Copy all records precisely, apart from the pictures.

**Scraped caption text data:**
————

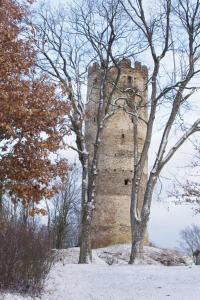 Netopýři na hradě někdy i zimují.
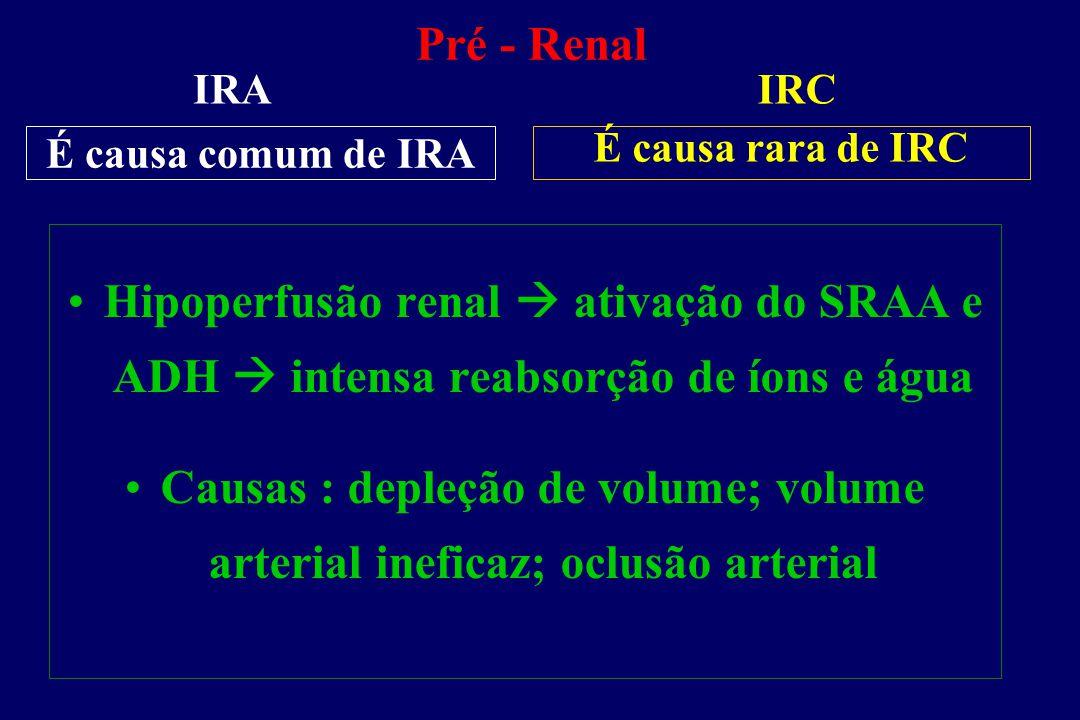 Pré - Renal IRA. IRC. É causa comum de IRA. É causa rara de IRC. Hipoperfusão renal  ativação do SRAA e ADH  intensa reabsorção de íons e água.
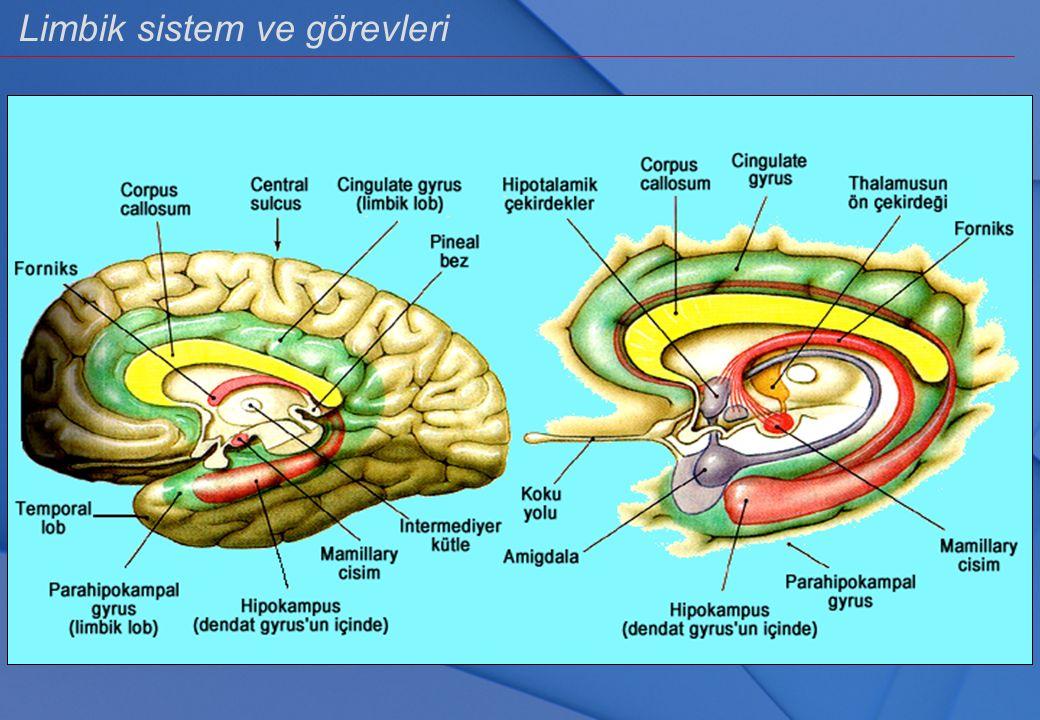 Çok Çok İlkel Beyin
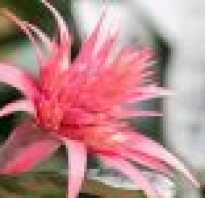 Цветок бромелия уход в домашних условиях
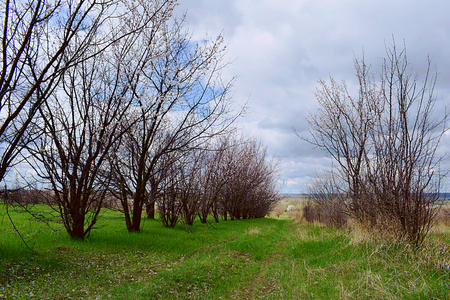 Country road with flowering trees on the sides of the spring.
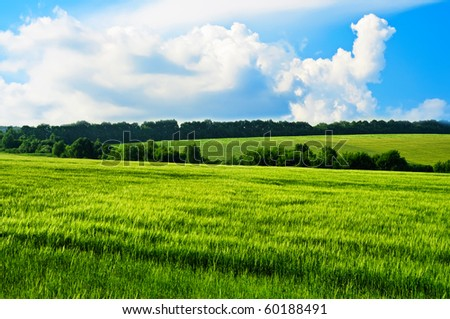 Rural landscape with green hills and blue sky - stock photo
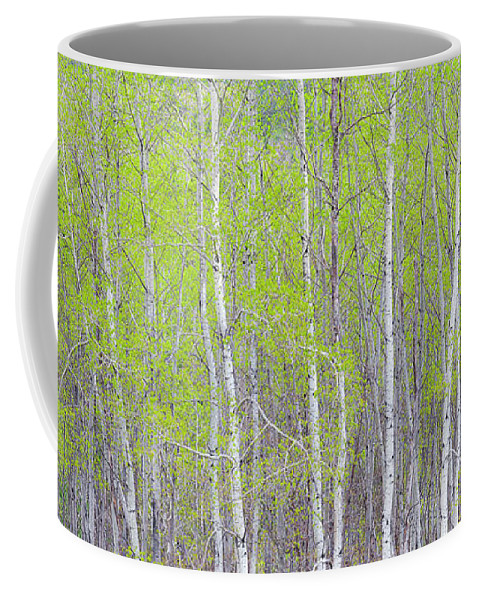 Spring Coffee Mug featuring the photograph Spring Woods by Alan L Graham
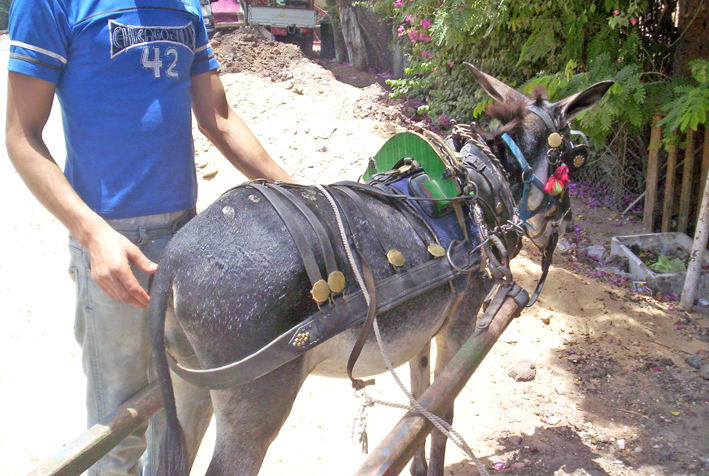 Donkeys - Society for the Protection of Animal Rights in Egypt
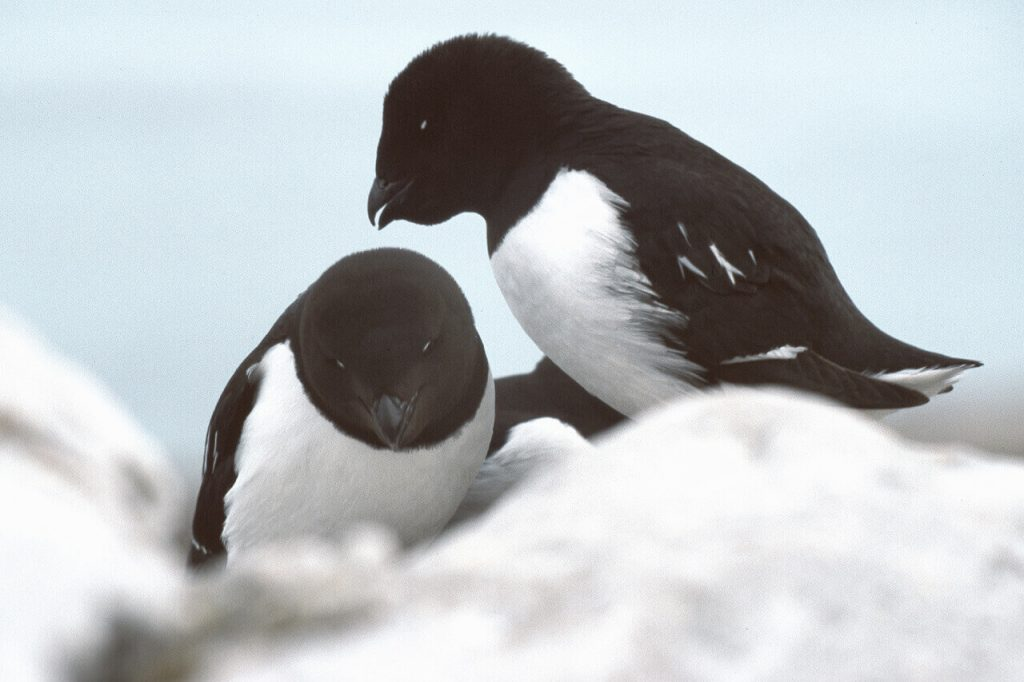 Little Auk, the main ingredient for Kiviaq, among the world most horrible and smelly foods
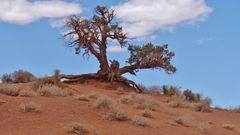 USA 2018 - Monument Valley (4) - Die Trockenheit hinterläßt Spuren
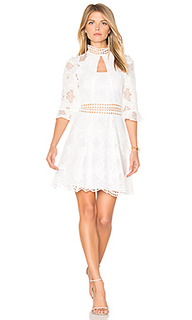 Pollen lace panel dress - NICHOLAS
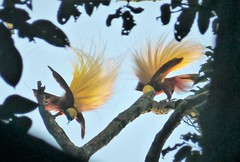Lesser Bird of Paradise (Paradidaea minor)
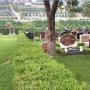 桃峰陵园艺术墓型8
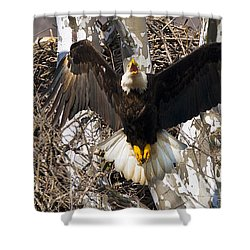 Shower Curtain featuring the photograph Screaming Eagle  by Randall Branham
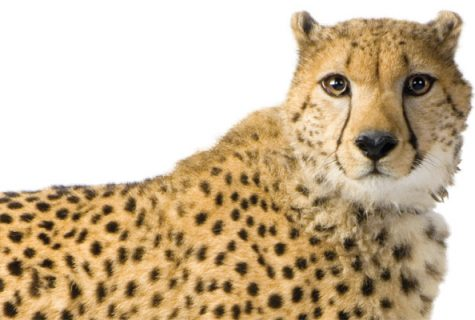 Image of a cheetah.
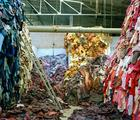 Tim Mitchell, Clothing Recycled, 2005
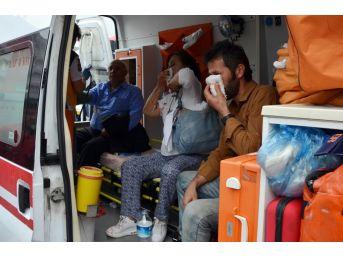 Milas'ta Yolcu Otobüsü Çöp Kamyonuna Çarptı: 9 Yaralı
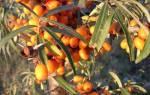Размножение облепихи черенками осенью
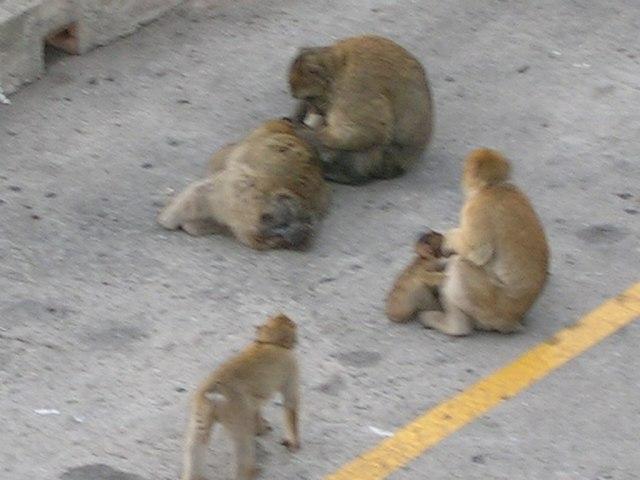 Monos de Gibraltar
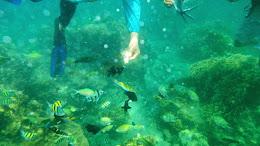 ngebolang-pulau-harapan-5-6-okt-2013-pen-24
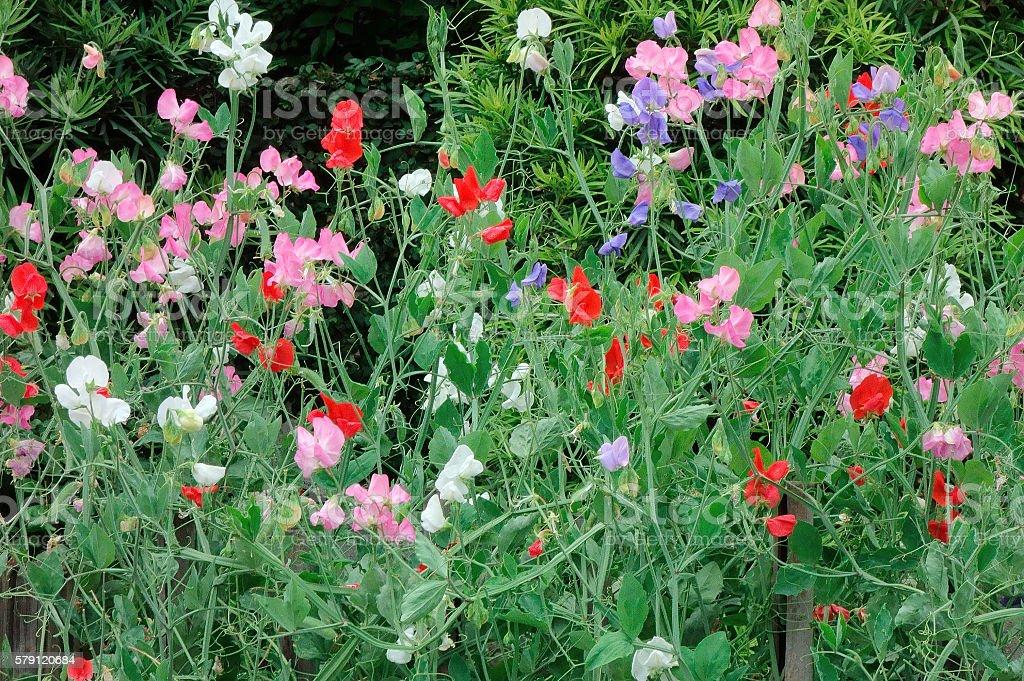 Pretty flower stock photo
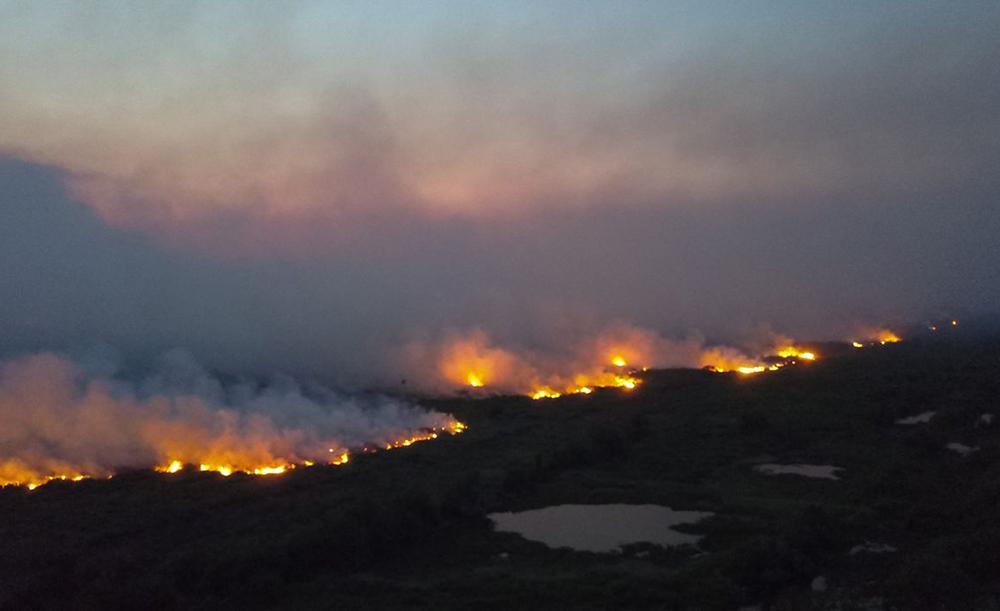 Estudo mostrou que apenas 5% da vegetação destruída no Pantanal era 'invasora', ou seja, 95% do que ardeu em chamas foi de vegetação nativa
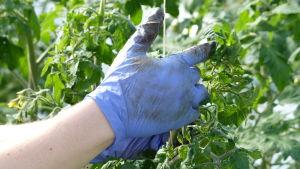 """Carolina Holmqvist rensar, """"tjuvar"""" tomatplantor i ett växthus. Närbild av hennes händer, iklädda blå plasthandskar."""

————

**EXERCISE RESPONSE:**
 Netopýři na hradě někdy i zimují.
 Pré - Renal IRA. IRC. É causa comum de IRA. É causa rara de IRC. Hipoperfusão renal  ativação do SRAA e ADH  intensa reabsorção de íons e água.
 Çok Çok İlkel Beyin
 Цветок бромелия уход в домашних условиях
 Country road with flowering trees on the sides of the spring.
 Rural landscape with green hills and blue sky - stock photo
 Spring Coffee Mug featuring the photograph Spring Woods by Alan L Graham
 Donkeys - Society for the Protection of Animal Rights in Egypt
 Little Auk, the main ingredient for Kiviaq, among the world most horrible and smelly foods
 USA 2018 - Monument Valley (4) - Die Trockenheit hinterläßt Spuren
 Pollen lace panel dress - NICHOLAS
Lesser Bird of Paradise (Paradidaea minor)
 桃峰陵园艺术墓型8
 Shower Curtain featuring the photograph Screaming Eagle  by Randall Branham
 Image of a cheetah.
 Tim Mitchell, Clothing Recycled, 2005
 Milas'ta Yolcu Otobüsü Çöp Kamyonuna Çarptı: 9 Yaralı
Размножение облепихи черенками осенью
 Monos de Gibraltar
 ngebolang-pulau-harapan-5-6-okt-2013-pen-24
 Pretty flower stock photo
 Estudo mostrou que apenas 5% da vegetação destruída no Pantanal era 'invasora', ou seja, 95% do que ardeu em chamas foi de vegetação nativa
 """Carolina Holmqvist rensar, """"tjuvar"""" tomatplantor i ett växthus. Närbild av hennes händer, iklädda blå plasthandskar."""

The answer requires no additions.